[Stored data]
::::::
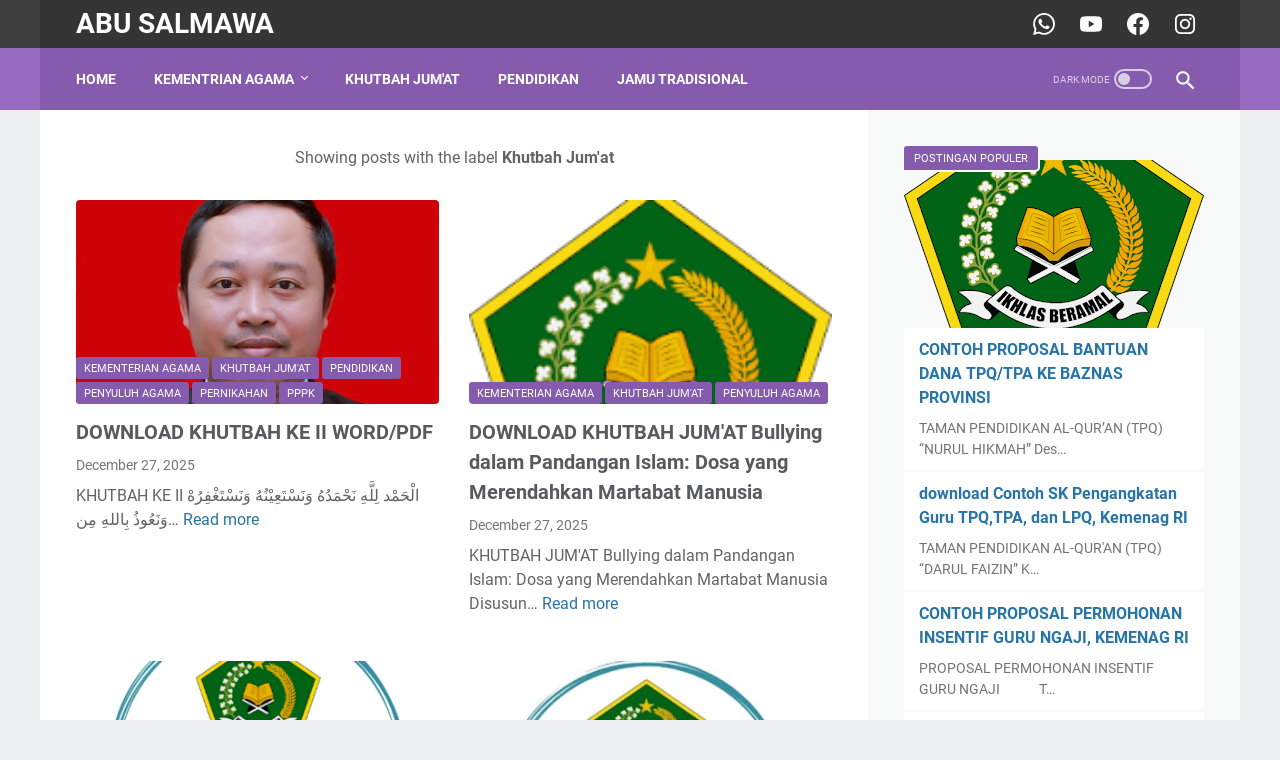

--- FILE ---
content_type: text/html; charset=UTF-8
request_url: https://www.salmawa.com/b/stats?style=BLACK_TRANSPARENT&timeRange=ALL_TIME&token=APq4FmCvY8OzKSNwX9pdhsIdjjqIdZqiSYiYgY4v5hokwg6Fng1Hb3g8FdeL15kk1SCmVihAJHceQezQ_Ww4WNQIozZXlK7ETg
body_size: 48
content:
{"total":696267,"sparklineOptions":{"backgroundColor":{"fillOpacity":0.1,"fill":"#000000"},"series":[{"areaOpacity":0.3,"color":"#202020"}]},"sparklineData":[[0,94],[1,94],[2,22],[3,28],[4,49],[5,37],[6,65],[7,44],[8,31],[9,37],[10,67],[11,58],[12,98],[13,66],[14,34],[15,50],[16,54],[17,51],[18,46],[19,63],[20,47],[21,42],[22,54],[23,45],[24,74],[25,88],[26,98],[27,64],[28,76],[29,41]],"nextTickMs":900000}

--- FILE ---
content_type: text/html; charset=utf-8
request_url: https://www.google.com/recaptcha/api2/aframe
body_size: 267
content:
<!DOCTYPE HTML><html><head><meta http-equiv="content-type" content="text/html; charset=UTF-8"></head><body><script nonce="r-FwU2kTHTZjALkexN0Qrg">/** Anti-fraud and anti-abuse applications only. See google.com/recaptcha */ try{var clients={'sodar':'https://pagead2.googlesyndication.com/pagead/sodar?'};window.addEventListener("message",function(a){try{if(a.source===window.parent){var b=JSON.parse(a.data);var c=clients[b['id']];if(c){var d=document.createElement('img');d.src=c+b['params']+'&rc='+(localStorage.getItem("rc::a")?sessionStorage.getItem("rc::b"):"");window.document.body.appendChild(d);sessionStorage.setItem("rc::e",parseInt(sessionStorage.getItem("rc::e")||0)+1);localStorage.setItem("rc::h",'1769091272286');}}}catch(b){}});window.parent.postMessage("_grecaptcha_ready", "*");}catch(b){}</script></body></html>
::::::
▶ [WHAT NEEDS TO BE DONE]: If a line of the data contains the word "html", it should be counted; state the total and nothing more.

▶ [TASK SOLUTION]: 3